High Wind Speed Inversion Model of CYGNSS Sea Surface Data Based on Machine Learning

Abstract

In response to the deficiency of the detection capability of traditional remote sensing means (scatterometer, microwave radiometer, etc.) for high wind speed above 25 m/s, this paper proposes a GNSS-R technique combined with a machine learning method to invert high wind speed at sea surface. The L1-level satellite-based data from the Cyclone Global Navigation Satellite System (CYGNSS), together with the European Centre for Medium-Range Weather Forecasts (ECMWF) and the National Centers for Environmental Prediction (NCEP) data, constitute the original sample set, which is processed and trained with Support Vector Regression (SVR), the combination of Principal Component Analysis (PCA) and SVR (PCA-SVR), and Convolutional Neural Network (CNN) methods, respectively, to finally construct a sea surface high wind speed inversion model.
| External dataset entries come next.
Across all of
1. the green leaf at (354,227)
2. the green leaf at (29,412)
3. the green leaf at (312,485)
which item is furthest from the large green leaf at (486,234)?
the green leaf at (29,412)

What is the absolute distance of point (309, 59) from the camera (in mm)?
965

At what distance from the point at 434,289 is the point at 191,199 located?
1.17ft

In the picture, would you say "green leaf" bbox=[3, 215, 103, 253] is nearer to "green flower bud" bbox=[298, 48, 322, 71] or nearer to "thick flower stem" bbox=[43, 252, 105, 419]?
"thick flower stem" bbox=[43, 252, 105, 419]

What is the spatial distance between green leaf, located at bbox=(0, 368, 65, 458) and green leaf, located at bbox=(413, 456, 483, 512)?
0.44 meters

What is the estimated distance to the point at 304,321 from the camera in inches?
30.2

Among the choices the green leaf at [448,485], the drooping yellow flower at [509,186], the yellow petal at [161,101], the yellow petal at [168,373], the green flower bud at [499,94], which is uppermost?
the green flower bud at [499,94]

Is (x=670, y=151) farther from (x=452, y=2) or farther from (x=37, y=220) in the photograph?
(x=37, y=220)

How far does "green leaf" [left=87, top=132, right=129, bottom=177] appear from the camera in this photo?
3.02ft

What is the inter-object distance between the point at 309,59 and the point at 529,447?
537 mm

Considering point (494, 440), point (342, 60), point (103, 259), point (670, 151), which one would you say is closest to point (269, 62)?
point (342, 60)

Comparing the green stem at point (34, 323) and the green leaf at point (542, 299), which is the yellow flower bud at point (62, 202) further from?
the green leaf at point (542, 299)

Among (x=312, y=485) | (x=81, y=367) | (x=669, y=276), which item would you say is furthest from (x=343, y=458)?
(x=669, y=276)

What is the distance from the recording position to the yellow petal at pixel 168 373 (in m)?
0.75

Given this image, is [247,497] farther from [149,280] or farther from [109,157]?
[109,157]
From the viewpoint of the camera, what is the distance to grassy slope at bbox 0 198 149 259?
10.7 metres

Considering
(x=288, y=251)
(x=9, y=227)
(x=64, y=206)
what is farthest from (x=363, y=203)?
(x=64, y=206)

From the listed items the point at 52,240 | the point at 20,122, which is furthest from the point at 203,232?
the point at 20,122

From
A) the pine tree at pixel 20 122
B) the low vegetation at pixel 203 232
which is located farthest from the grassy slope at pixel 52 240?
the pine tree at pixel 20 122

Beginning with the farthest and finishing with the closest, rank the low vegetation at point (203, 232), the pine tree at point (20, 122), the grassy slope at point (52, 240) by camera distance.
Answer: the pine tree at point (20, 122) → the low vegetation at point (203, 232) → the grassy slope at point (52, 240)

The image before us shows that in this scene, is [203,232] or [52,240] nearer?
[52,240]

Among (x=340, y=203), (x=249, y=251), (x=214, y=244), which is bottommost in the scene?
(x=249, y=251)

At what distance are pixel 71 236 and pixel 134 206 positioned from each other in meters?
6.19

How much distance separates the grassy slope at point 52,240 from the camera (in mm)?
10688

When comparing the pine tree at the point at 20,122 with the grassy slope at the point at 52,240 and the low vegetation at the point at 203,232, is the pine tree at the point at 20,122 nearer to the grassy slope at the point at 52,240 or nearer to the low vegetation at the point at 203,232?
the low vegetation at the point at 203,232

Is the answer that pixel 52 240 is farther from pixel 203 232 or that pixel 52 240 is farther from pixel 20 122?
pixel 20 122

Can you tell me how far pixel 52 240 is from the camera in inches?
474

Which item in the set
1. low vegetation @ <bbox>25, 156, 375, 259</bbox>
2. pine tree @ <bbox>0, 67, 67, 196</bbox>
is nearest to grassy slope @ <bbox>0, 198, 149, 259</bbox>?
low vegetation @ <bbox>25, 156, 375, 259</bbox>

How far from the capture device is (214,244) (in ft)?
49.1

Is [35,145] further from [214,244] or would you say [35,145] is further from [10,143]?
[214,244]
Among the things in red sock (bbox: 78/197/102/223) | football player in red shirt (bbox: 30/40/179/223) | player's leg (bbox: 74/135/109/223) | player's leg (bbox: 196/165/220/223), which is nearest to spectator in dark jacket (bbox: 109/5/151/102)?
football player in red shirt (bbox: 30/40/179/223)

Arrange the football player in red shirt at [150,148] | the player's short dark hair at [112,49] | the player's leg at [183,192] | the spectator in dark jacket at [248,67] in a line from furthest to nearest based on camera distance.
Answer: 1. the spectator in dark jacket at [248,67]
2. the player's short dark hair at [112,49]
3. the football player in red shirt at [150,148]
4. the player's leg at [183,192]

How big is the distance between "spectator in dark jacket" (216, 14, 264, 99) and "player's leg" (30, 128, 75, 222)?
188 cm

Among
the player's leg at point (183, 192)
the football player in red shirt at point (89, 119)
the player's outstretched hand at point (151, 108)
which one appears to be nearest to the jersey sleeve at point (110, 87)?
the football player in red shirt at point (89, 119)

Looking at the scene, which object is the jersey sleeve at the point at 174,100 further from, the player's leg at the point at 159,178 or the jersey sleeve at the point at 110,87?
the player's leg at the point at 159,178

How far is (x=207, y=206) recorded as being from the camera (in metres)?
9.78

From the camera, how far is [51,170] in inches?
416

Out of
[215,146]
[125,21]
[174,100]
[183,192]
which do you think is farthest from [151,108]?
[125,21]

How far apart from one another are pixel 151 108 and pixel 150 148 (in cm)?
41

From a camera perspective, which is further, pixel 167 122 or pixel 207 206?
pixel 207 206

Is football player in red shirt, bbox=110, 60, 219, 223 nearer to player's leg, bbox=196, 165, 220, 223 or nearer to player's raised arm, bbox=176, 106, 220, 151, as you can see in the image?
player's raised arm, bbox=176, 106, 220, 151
The three models for high wind speed inversion are certified by the test data collected during Typhoon Bavi in 2020. The results show that all three machine learning models can be used for high wind speed inversion on sea surface, among which the CNN method has the highest inversion accuracy with a mean absolute error of 2.71 m/s and a root mean square error of 3.80 m/s. The experimental results largely meet the operational requirements for high wind speed inversion accuracy.